Instructions for the task -> Each line of the listing must be transcribed exactly, except for the images, which should be excluded.

Dataset section ->
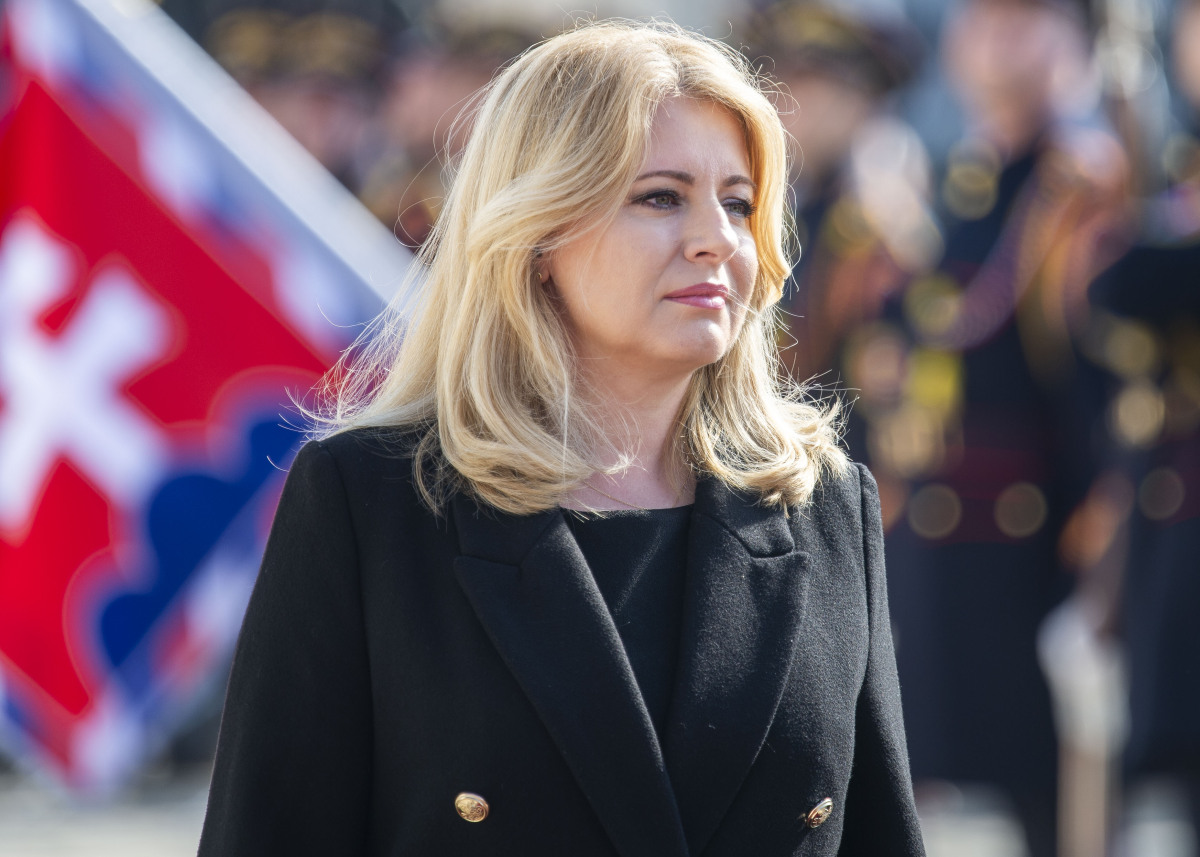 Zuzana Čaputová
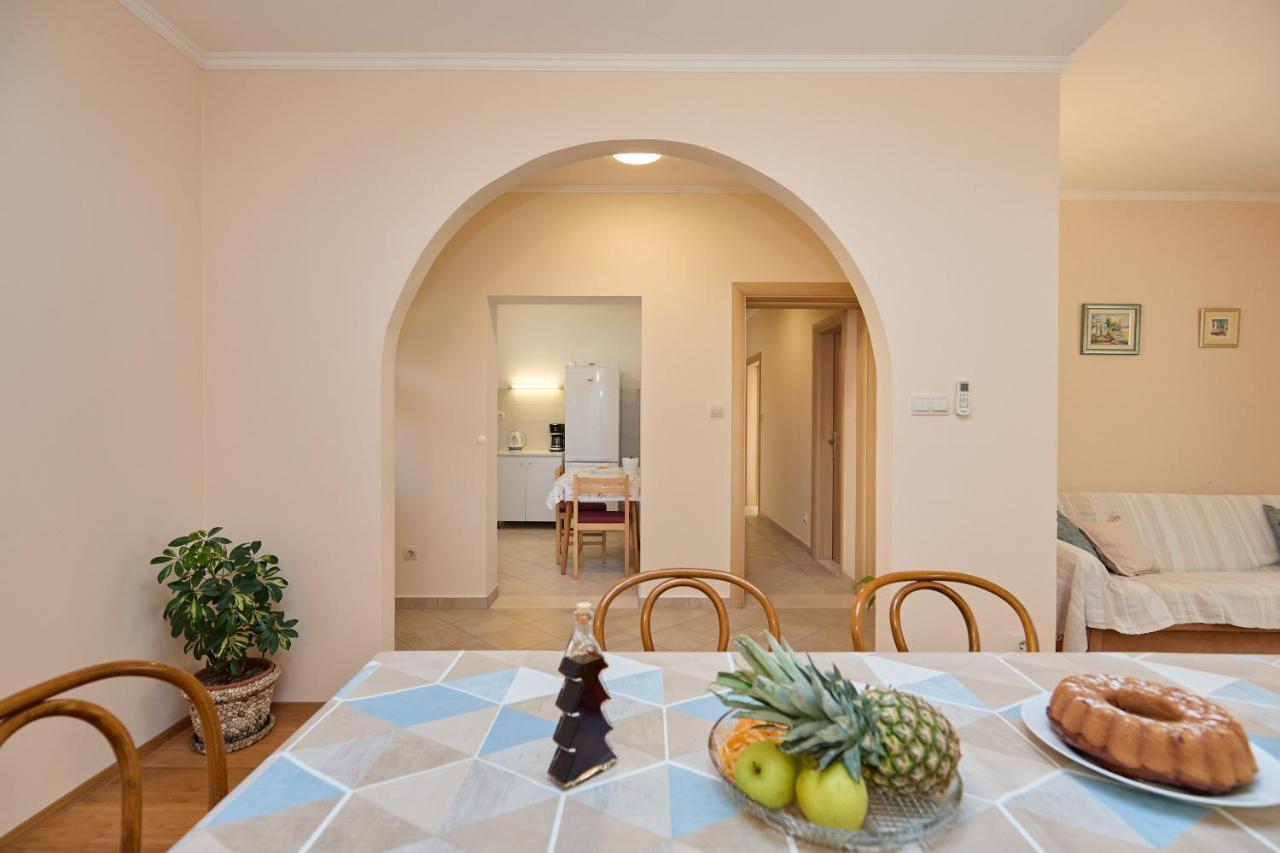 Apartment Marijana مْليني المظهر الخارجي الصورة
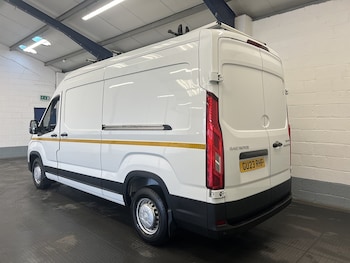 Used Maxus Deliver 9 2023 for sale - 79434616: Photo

Task solution ->
 Zuzana Čaputová
 Apartment Marijana مْليني المظهر الخارجي الصورة
 Used Maxus Deliver 9 2023 for sale - 79434616: Photo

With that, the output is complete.